Es importante subrayar, eso sí, que con este rejuego, que bien parece chisme
de vecindad, lo que de verdad se logra no es tanto el desprestigio de López
Obrador, ni el desconcierto de la gente, como dicen algunos timoratos junto
con prelados católicos, sino lo que se está haciendo realmente es sembrar la
duda entre el pueblo pobre, despolitizado desde hace décadas y décadas.

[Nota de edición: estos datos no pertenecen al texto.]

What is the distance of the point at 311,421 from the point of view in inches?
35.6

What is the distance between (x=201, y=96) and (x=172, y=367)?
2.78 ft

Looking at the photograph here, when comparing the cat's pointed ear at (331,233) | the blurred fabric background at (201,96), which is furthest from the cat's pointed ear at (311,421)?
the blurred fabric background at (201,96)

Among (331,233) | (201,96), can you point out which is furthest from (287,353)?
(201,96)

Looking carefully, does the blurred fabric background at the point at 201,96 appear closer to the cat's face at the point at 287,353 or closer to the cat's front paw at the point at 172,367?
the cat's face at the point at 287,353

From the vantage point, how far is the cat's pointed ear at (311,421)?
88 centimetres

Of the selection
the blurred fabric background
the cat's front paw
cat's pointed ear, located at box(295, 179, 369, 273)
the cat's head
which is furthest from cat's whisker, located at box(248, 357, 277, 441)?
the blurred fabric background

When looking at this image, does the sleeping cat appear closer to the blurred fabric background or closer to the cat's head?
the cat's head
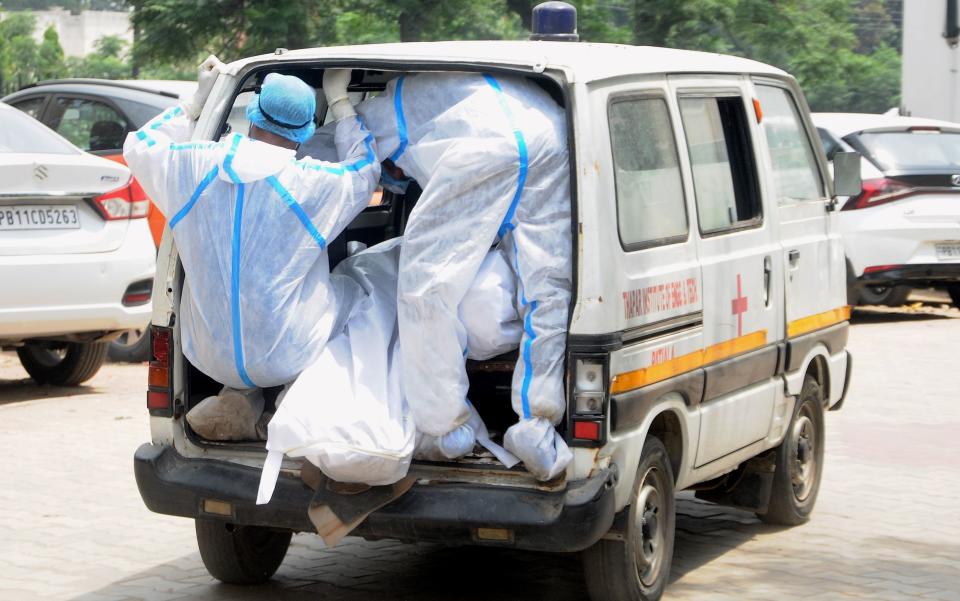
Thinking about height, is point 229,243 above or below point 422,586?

El
desconcierto sólo se da entre los pequeñoburgueses que de por sí tienen
corazón de pollo que hasta se creyeron el cuento del "voto útil" causado por
el miedo cerval al caos que provocaría la dizque izquierda si ésta llegaba
al gobierno, -"poder", decían-, y por eso optaron por la "transición
democrática" y "el cambio" tan cacareado por Vicente Fox y Quesada y su muy
bien llevada a cabo campaña marketinera concebida y planificada por los
"Amigos de Fox". Pero entre la izquierda revolucionaria, no la democrática,
desconcierto no puede haber, porque los realmente revolucionarios fueron
arrinconados desde que los "revolucionarios democráticos" optaron ser
dirigidos por la corriente progresista, y si se quiere, incluso
revolucionaria, sí, revolucionaria pero burguesa, que encabeza Cuauhtémoc
Cárdenas.
La gran diferencia entre el Ingeniero Cárdenas y los demás perredistas es
que él nunca ha negado que lo que persigue es que se cumplan a cabalidad lo
que él llama principios de la Revolución Mexicana y los demás, provengan de
donde provengan, no dicen eso, sino que nada más hablan, -y de vez en cuando
se acuerdan de ellos-, de los pobres. La lucha de clases, para ellos, no
existe.
Así no sólo no hace falta tener amigos teniendo esos enemigos, porque estos,
parece ser, que hacen mejor la tarea que aquellos que son reaccionarios
desde su nacimiento, ahora totalmente desembozados, y como, aunque nos
duela, es el gobierno yanqui el que decide quién será el próximo presidente,
válido es pensar que a eso le apuestan muchos perredistas y eso, también es
válido. Lo que no es válido es armar pleitos "vecinderos" y simular que hay
una verdadera lucha entre los representantes de los pobres, -explotados si
bien les va-, y los representantes de los ricos. Porque no es verdad.
Simplemente preguntémonos por qué afloraron tantos hechos flagrantes de
perredistas corruptos y este partido para defenderse destapa, sólo un
poquito, la cloaca que es todo gobierno burgués. Si se piensa que así están
haciendo la revolución, no nos queda más que decir: ¡Qué bonita familia!
¿Y los muertos-de-hambre? ¡Muriéndose, por supuesto, faltaba más!